Recchi made it 2-0 with his second power-pay goal of the series at 4:22 when an attempted pass deflected off Ryan Kesler’s stick and through Luongo’s legs.
The Bruins had all kinds of life at that point and Thomas ensured they kept the momentum, stopping a tough tip from Raffi Torres and denying Manny Malhotra on a partial breakaway.
Marchand soon followed with one of the nicest goals of the entire playoffs. The little sparkplug took control of a neutral zone turnover, chipped the puck past Edler and fought off Kesler before outwaiting Luongo to score short-handed at 11:30.
A huge rebound by Luongo off a long shot ensured the final period would be played without suspense. The puck came right out to Krejci, who roofed a shot to make it 4-0 at 15:47.
“Obviously they took the momentum in the second, and they kept it,” Vigneault said.
The first Stanley Cup final game played in Boston since 1990 was arguably the biggest the team had faced since last winning a championship in 1972. The Bruins knew falling behind 3-0 in the series would virtually ensure a quick end to their title aspirations.
Fans inside TD Garden waved yellow towels with the word “Believe” printed across them and welcomed the Bruins home with an ear-splitting ovation that lasted throughout the pre-game introductions, national anthem and opening faceoff. A number of fans from Vancouver made the 5,000-kilometre trip to Boston — including The Green Men, who sat about 15 rows behind the visiting goal — while a full house watched on the scoreboard back at Rogers Arena.
Shawn Thornton was inserted in Boston’s lineup in place of rookie Tyler Seguin and made his presence felt with an early hit on Alex Burrows, the Canucks agitator who is considered Public Enemy No. 1 here after biting Patrice Bergeron’s finger in Game 1.
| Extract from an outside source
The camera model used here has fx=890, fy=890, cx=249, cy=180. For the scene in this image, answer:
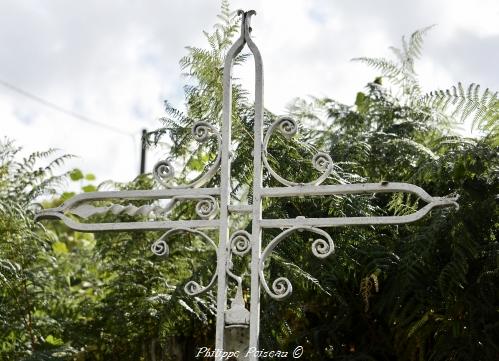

The Bruins were intent on upping their physicality but Vancouver didn’t back down. The teams went toe-to-toe with one another and the Canucks ended up having the most dangerous scoring chances in the first period after weathering an early storm that included killing off Rome’s five-minute major for the hit on Horton.
Mason Raymond made a lovely move to beat Dennis Seidenberg but had two glorious opportunities stopped by Thomas, who looked poised and confident all night long.
The biggest ovation of the night came in the third period when Thomas charged out of his net and knocked over Henrik Sedin. The goaltender was even credited with a hit on the play.
Referees Stephen Walkom and Dan O’Rourke tried to keep the bad blood from boiling over by handing out multiple misconducts in the third period, but had minimal success. Milan Lucic waved his finger in the face of Burrows after one late scrum — Bruins coach Claude Julien said earlier in the day he wouldn’t look kindly on such behaviour from his players — before Paille put an exclamation mark on the victory with a goal Luongo should have stopped at 11:38.
Hansen ended Thomas’s shutout bid at 13:53 before Recchi and Kelly added two more late ones as Vancouver suffered its worst loss since Chicago beat them 5-0 in Game 5 of the opening round.
The Canucks remain two wins away from the first Stanley Cup win in franchise history, but the complexion of the series has changed.